Peter bit his lip. She'd not get him riled up to avoid the question. He readied himself to inquire further but it turned out, that was unnecessary. After a short silence, she kept talking.

"I told him to watch his back." Her face was stoic, not really giving away much.

"You threatened him?"

"I didn't—" She pursed her lips and sucked in a deep breath. "Yes. Yes, I did."

Peter blinked a couple of times, trying to digest what she was saying and a little taken aback by her honesty.

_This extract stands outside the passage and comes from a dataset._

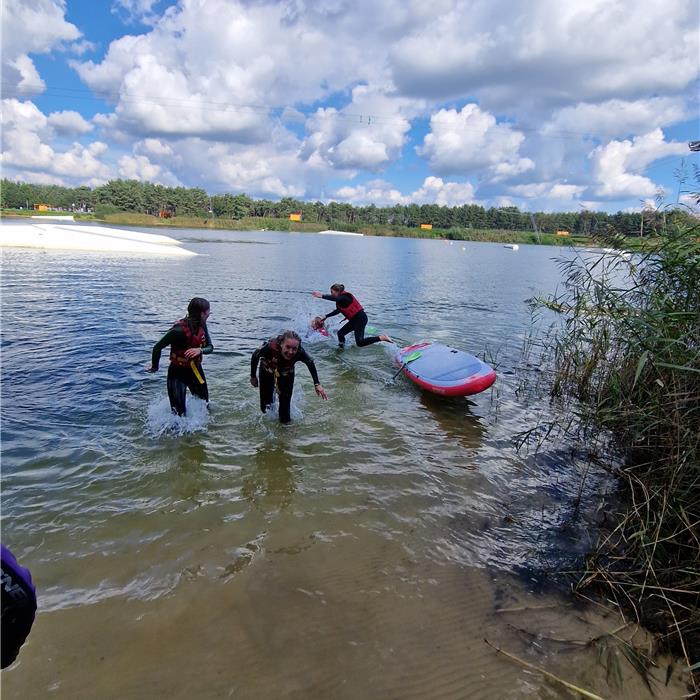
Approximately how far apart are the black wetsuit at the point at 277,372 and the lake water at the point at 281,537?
1.50 feet

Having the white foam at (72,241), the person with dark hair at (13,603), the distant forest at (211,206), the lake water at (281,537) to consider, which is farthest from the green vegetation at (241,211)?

"I was wrong. I didn't know all the facts." She narrowed her eyes not on the drivers in front of them for sure but at whatever was going through her head. "I guess I'm still missing a couple of pointers, but Tony is notoriously tight-lipped about anything that's important."

It was a challenge not to agree with her. Maybe that truly was her tactic. Common ground. Maybe that's how she speculated Peter would turn on Mr. Stark, spill some secrets. His face felt hot, his heart hammered away in his chest. "Is that just your MO? You just... you get people to trust you so you can... can use them when it's convenient? Stab them in the back as soon as they served their purpose? Aren't you... aren't you supposed to have some kind of loyalty for your teammates?"

"I made a mistake. I thought I was doing the right thing. I thought I was just shaking him up, making him focus on the team. Helping them." Her head dipped in a subtle shake. "I made a mistake."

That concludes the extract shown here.